**Data provided:**
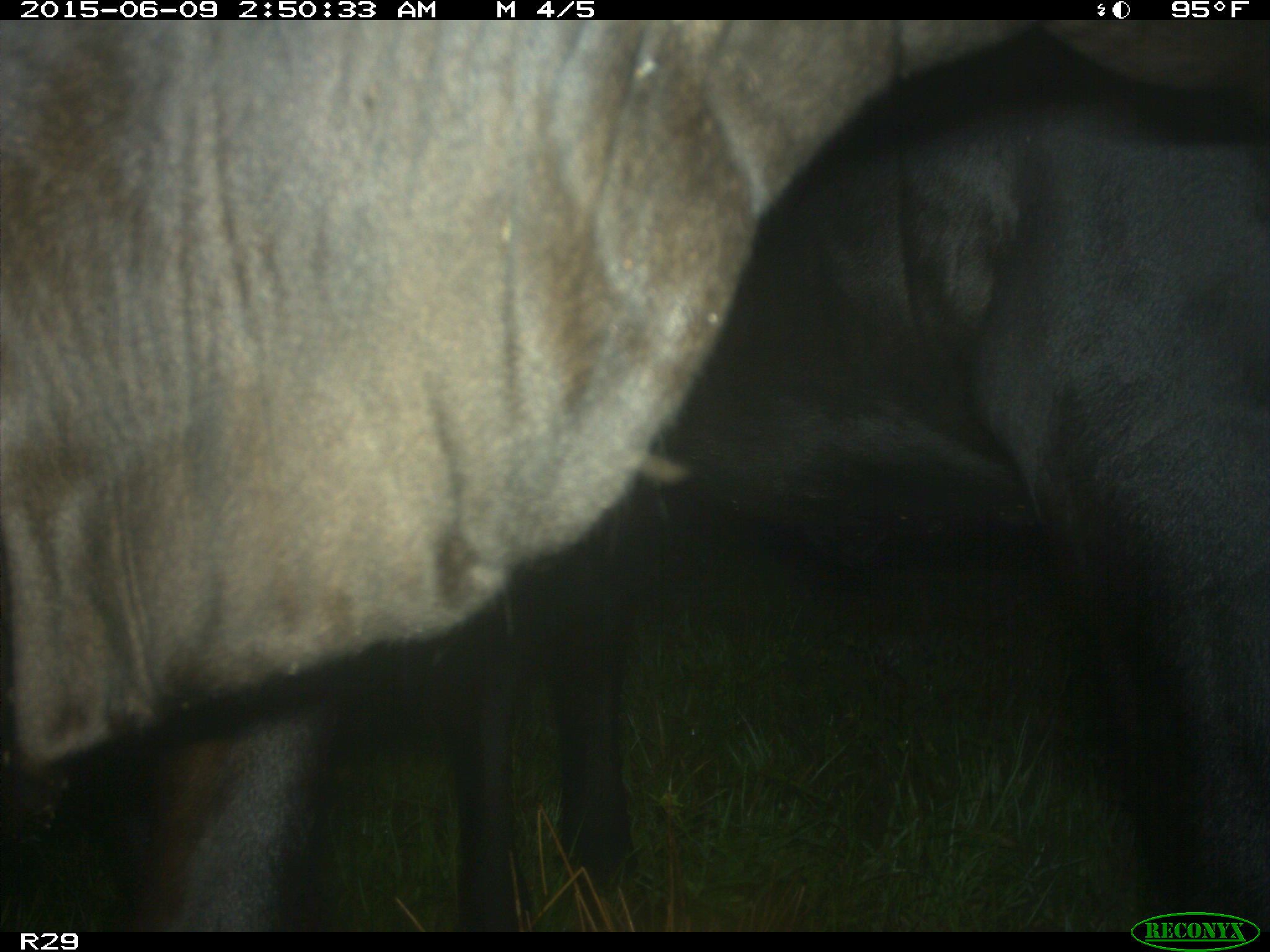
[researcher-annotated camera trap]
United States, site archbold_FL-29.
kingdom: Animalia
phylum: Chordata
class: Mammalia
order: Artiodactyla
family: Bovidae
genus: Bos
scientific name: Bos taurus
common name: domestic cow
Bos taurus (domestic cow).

...

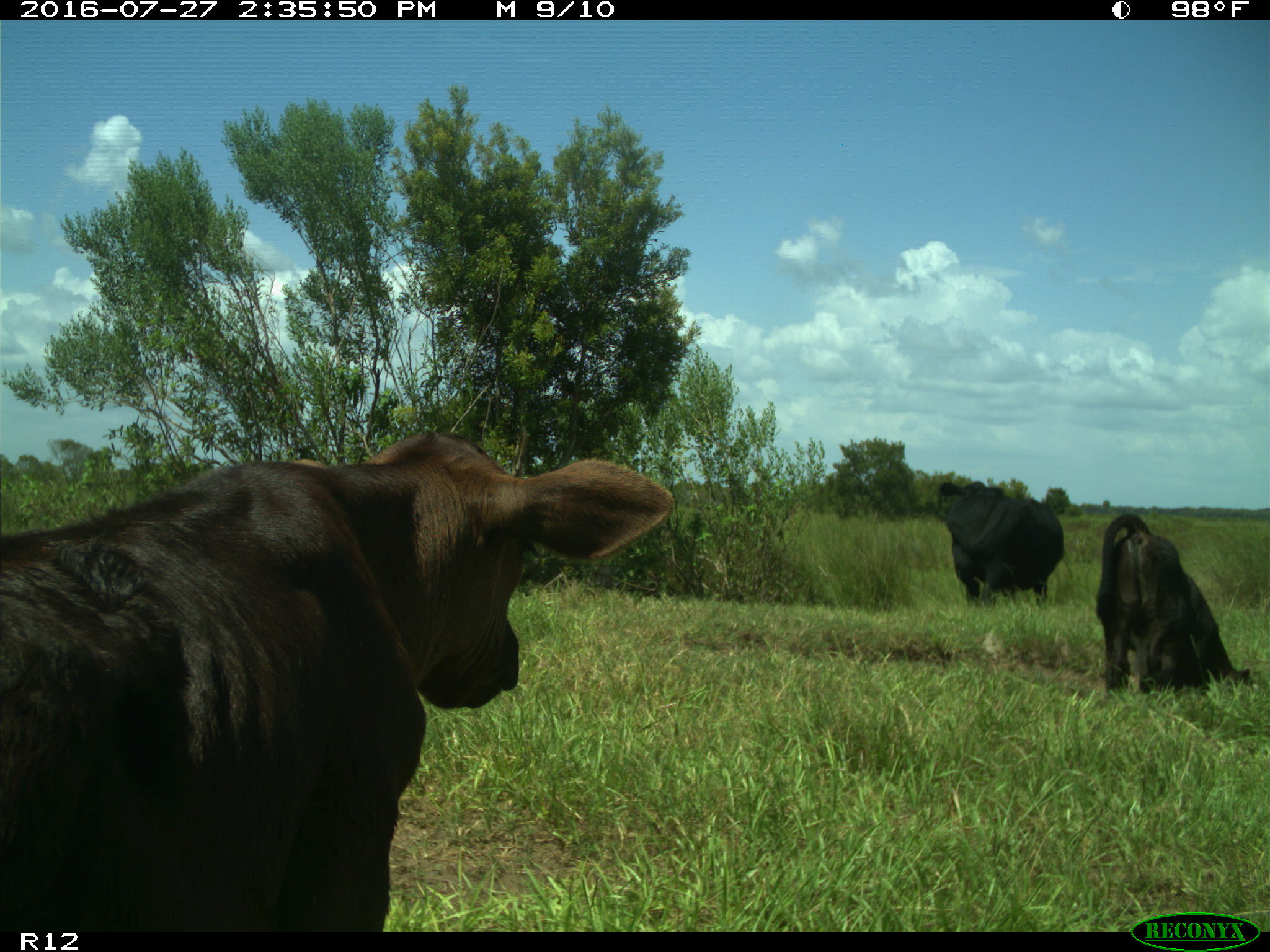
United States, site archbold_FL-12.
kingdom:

* * *

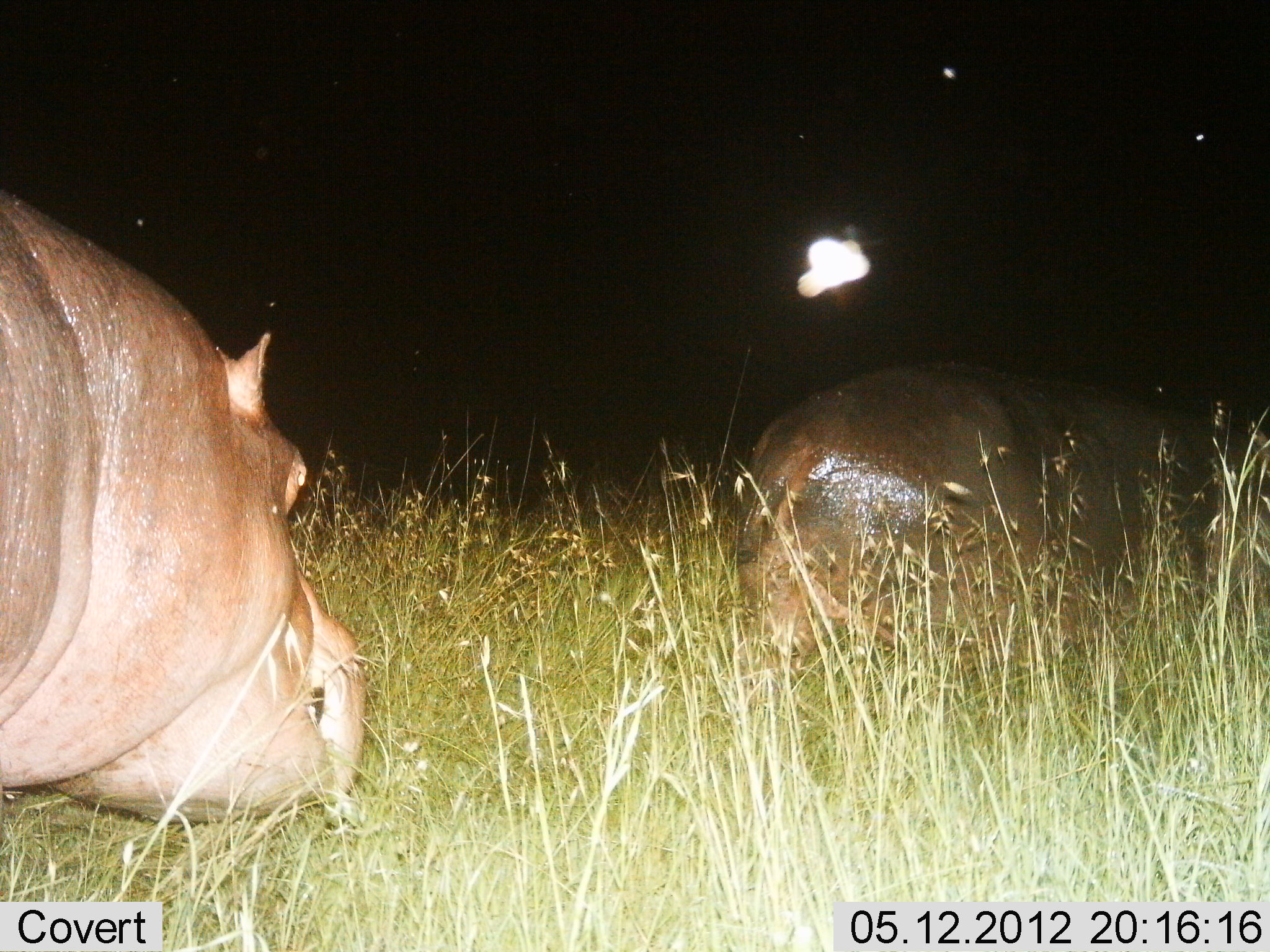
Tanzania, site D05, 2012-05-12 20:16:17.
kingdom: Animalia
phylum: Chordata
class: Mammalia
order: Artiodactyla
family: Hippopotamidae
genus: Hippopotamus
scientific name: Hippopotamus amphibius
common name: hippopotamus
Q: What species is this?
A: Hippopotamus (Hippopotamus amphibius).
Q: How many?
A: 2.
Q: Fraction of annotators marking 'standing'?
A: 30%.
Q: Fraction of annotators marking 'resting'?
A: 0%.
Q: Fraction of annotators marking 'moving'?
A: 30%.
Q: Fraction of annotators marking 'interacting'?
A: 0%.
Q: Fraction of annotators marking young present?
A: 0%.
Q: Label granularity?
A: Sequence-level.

**What the task asks:**
Would you please copy every line from the listing above that contains the word "annotators"?

**Exercise solution:**
Q: Fraction of annotators marking 'standing'?
Q: Fraction of annotators marking 'resting'?
Q: Fraction of annotators marking 'moving'?
Q: Fraction of annotators marking 'interacting'?
Q: Fraction of annotators marking young present?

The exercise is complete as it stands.